The visual presentation was developed with an emphasis on naturalistic depictions of animals, plants, and trees. Toni Llobet provided the illustrations, Judit Piella created the card backgrounds, and Klemens Franz was responsible for the card layout. About 40 alternative card designs were produced and discarded during the process, with symbols and background colors repeatedly reworked before the final version was settled on.
Lookout Games announced the game in June 2023 and published it later that year. The first edition was scheduled for release in October 2023, and around SPIEL '23 the publisher highlighted both German and English editions, with English-language demonstration tables and English retail copies available at its Hall 3 booth. The game was also the first title in the publisher's GreenLine series, which emphasized plastic-free production and the use of FSC-certified paper. In keeping with that approach, the cards were wrapped in paper instead of cellophane, the usual shrink wrap was replaced by paper adhesive dots, and the detailed card appendix was made available digitally, with 14 help cards included in the box.

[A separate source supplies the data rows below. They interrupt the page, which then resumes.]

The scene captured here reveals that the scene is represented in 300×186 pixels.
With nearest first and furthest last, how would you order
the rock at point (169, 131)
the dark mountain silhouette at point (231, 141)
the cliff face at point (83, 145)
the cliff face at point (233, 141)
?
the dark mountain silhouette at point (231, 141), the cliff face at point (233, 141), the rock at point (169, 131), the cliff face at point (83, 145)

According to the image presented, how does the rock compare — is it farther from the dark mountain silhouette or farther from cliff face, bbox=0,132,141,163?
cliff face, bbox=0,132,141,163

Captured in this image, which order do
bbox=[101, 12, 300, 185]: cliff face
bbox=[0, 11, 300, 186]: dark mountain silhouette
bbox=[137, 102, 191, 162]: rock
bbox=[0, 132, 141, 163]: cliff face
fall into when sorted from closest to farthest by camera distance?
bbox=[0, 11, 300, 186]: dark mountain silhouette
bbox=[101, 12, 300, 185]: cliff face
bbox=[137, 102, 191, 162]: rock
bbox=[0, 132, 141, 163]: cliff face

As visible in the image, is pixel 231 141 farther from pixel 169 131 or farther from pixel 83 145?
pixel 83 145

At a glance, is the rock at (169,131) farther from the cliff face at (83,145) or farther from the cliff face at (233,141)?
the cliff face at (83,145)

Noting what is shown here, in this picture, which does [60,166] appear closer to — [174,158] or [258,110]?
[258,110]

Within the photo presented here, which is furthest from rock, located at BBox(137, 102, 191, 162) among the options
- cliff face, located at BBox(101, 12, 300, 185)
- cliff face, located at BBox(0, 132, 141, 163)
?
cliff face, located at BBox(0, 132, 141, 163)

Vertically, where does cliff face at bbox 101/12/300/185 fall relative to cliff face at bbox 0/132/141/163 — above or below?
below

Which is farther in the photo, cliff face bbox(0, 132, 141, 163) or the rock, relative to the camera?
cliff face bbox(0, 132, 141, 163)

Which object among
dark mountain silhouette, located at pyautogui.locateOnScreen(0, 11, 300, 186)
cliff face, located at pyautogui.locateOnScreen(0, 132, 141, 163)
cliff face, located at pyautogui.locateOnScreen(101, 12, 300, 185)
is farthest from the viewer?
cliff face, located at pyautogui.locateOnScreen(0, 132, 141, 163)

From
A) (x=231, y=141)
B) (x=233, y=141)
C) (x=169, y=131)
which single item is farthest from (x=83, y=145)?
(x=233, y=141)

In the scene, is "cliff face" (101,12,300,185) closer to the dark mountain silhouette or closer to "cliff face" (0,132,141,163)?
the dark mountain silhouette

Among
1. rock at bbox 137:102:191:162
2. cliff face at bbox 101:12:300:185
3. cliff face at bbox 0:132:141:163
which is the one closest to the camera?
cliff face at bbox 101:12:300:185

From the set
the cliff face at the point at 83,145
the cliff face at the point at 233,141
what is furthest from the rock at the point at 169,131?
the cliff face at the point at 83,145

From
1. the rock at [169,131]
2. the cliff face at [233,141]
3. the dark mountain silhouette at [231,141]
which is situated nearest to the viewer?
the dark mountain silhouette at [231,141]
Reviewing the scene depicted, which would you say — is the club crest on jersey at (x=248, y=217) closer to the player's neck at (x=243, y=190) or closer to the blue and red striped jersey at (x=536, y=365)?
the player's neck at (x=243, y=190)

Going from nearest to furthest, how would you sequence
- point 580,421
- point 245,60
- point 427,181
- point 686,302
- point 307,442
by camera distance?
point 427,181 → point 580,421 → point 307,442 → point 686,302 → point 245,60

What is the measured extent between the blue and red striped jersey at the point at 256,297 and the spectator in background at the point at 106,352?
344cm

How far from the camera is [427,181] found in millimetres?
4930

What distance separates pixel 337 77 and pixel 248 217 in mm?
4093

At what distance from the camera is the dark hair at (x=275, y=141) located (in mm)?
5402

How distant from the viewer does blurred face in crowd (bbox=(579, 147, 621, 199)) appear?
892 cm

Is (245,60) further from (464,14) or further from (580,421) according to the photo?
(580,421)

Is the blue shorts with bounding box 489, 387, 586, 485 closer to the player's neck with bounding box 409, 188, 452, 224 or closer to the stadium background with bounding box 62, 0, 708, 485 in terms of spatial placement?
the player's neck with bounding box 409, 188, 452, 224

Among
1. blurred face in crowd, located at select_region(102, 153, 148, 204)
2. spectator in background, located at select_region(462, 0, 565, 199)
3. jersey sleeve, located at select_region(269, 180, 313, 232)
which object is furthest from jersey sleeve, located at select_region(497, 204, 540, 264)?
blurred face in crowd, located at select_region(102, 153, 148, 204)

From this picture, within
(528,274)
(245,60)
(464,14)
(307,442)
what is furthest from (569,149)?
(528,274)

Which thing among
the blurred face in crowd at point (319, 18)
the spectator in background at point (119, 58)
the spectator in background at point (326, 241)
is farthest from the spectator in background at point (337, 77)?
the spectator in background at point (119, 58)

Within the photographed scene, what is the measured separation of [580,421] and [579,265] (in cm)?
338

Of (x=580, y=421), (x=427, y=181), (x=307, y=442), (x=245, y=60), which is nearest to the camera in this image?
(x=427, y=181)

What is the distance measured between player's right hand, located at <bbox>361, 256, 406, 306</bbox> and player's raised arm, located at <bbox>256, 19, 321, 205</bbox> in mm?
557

Later additions to the game included the expansions Forest Shuffle: Alpine and Forest Shuffle: Woodland Edge in 2024, Forest Shuffle: Exploration in 2025, and the stand-alone related game Forest Shuffle: Dartmoor in 2025.
Released in 2024, Forest Shuffle: Alpine is a 36-card expansion that is shuffled into the base game and introduces two new tree species.

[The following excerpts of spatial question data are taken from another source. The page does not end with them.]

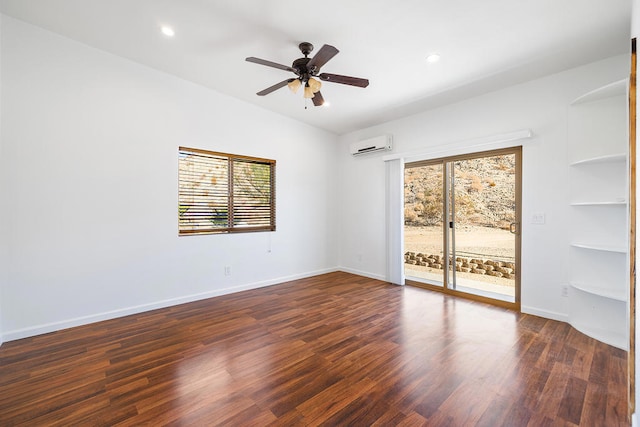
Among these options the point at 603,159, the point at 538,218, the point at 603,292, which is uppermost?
the point at 603,159

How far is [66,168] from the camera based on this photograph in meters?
2.81

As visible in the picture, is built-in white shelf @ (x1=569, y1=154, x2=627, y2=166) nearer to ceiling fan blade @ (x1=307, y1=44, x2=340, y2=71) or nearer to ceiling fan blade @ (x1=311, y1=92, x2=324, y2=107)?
ceiling fan blade @ (x1=307, y1=44, x2=340, y2=71)

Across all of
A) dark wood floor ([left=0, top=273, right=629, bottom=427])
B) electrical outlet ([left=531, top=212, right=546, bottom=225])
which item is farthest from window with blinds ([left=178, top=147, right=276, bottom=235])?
electrical outlet ([left=531, top=212, right=546, bottom=225])

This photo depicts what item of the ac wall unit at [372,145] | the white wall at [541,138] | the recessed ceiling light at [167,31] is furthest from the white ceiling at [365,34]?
the ac wall unit at [372,145]

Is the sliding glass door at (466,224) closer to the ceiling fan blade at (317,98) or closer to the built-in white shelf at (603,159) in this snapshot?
the built-in white shelf at (603,159)

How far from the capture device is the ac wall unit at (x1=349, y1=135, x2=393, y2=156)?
475 centimetres

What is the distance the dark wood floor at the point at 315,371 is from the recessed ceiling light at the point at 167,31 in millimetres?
3009

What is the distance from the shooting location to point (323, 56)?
233 cm

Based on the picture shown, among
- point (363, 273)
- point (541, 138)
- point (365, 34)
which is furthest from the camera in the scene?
point (363, 273)

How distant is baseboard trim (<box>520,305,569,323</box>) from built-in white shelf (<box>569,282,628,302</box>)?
0.40 metres

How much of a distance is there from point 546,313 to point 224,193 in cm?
451

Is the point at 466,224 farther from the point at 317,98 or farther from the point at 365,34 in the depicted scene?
the point at 365,34

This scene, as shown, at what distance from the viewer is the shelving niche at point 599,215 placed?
2688mm

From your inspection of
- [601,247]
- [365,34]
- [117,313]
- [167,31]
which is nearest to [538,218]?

Also released in 2024, Forest Shuffle: Woodland Edge is a 36-card expansion centered on edge-of-forest habitats. It introduces bushes as additional placement spaces for species cards.

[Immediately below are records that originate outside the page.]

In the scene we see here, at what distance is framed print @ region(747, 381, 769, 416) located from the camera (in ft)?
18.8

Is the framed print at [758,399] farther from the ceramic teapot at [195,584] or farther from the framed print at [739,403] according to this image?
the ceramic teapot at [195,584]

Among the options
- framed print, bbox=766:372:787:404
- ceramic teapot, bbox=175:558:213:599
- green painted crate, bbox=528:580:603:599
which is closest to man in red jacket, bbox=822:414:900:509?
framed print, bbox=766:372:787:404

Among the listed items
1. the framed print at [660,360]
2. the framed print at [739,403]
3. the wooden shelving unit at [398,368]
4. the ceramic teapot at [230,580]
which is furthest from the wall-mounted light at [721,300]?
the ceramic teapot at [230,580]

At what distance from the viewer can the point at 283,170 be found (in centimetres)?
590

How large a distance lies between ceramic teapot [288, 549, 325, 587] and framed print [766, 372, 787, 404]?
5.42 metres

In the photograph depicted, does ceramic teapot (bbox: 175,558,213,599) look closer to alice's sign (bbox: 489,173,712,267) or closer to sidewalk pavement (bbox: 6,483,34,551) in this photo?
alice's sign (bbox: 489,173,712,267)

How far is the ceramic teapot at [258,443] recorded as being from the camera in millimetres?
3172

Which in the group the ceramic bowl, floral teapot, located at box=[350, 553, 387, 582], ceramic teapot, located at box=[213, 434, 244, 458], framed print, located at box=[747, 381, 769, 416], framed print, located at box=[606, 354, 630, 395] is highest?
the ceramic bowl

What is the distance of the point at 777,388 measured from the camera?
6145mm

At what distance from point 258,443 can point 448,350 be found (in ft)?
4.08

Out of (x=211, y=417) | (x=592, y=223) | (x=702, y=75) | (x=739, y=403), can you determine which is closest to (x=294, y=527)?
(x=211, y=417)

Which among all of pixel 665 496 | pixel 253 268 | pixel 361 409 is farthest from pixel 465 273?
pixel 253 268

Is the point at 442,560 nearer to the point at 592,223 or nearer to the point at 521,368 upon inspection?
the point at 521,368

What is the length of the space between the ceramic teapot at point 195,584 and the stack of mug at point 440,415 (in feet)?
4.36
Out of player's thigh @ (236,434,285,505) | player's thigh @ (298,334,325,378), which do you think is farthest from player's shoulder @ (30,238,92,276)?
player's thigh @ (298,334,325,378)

Released in 2025, Forest Shuffle: Exploration is a 55-card expansion that adds asymmetrical caves, an official Automa deck for solo play, 12 challenges, and 15 special cards. The Automa was credited to Anna Triebert.
Released in 2025, Forest Shuffle: Dartmoor is a stand-alone game in the same series rather than an expansion. It uses the same basic game mechanics as the original game, but shifts the setting to the moorland landscape of Dartmoor and adds new terrain cards and drafted caves.
The game received generally positive reviews. Reviewers highlighted the brisk turn structure and the tension created by the shared clearing, where cards discarded to pay costs can later be taken by other players. They also noted that the game's gentle woodland presentation concealed a sharper and more tactical design than it first appeared to be. Other reviews praised the thematic fit between the subject matter and the card-placement system, noting that the basic rules were easy to grasp even though the large number of card effects made the game richer over repeated plays. Reviewers also pointed to the variety created by the deck and the different ways cards could reinforce one another from game to game.
Criticism focused in part on the endgame and presentation. Reviewers found the final scoring lengthy and sometimes tedious, with many individual cards needing to be counted, and also cited the iconography and card text load as potentially intimidating. The game was also described as requiring a surprisingly large amount of table space for a card game, and some felt that the payoff of final scoring was less compelling than the tactical decisions during play. Some reviewers argued that the game's friendly appearance could be misleading for new players, because it hides a considerable amount of optimization pressure and can produce analysis paralysis. Others noted that, beyond the clearing and a few competitive scoring conditions, direct interaction is limited, and that some card combinations or strategies can feel notably stronger than others.